Clinton also appeared on “Jimmy Kimmel Live” and spoke at two fundraisers for her campaign for the Democratic presidential nomination in her ninth trip to the Los Angeles area since declaring her candidacy on April 12, 2015.

Clinton’s first fundraiser was a late-afternoon event at the Santa Monica home of Julia Franz and Chris Silbermann. Tickets cost $2,700, the maximum individual contribution under federal law to a candidate seeking a party’s presidential nomination, according to an invitation obtained by City News Service.

Individuals raising $10,000 for what the campaign is billing as a “Conversation with Hillary Rodham Clinton” were designated as co-hosts and received an invitation to a reception with fellow co-hosts and were able to have their pictures taken with Clinton.
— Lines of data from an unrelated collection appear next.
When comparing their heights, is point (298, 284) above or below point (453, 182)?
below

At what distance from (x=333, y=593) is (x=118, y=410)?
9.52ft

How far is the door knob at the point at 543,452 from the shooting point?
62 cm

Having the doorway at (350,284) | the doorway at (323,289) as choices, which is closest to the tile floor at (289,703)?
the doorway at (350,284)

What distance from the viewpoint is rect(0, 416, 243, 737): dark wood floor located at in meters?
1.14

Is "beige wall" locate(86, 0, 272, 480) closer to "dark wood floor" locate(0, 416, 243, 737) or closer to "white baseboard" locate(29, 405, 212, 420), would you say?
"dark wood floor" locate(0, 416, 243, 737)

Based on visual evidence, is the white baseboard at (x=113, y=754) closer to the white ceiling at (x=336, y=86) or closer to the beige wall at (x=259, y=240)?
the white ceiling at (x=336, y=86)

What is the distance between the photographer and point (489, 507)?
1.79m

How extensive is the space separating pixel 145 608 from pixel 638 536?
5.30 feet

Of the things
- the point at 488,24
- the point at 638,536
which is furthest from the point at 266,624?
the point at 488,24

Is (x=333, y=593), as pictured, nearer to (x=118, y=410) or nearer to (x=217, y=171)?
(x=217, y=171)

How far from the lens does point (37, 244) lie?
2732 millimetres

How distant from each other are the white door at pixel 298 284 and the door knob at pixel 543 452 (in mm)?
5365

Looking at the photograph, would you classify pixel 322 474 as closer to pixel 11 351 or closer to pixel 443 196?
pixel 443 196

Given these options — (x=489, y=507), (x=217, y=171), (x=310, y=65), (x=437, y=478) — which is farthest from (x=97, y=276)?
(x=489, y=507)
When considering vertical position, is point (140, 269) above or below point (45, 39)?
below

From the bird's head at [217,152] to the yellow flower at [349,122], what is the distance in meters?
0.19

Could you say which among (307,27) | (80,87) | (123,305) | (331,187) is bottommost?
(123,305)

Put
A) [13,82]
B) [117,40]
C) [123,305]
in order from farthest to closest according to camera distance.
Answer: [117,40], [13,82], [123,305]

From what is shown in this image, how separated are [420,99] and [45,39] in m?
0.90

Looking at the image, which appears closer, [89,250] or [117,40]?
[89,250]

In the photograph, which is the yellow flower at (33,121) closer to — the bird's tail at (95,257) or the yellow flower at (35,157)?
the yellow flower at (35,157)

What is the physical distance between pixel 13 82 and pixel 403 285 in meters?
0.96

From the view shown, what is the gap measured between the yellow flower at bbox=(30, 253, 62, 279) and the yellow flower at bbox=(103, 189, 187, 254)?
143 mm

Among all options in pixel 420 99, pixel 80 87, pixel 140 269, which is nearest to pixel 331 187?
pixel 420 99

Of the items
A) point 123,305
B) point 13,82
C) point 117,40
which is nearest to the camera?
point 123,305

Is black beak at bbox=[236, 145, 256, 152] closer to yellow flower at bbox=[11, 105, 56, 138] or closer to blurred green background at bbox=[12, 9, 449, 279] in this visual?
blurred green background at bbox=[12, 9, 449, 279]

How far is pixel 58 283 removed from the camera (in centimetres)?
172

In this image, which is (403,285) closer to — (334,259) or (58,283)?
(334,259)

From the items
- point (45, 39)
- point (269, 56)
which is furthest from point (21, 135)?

Silbermann is a co-founder of the talent agency ICM Partners. Franz, his wife, has produced such television series as “State of Affairs,” “Men at Work” and “Made in Jersey.”

Following her appearance on “Jimmy Kimmel Live,” Clinton spoke at an evening event at the Avalon Hollywood nightclub, which also included performances by the singers Estelle and Ben Harper. Hip-hop music magnate Russell Simmons served as master of ceremonies.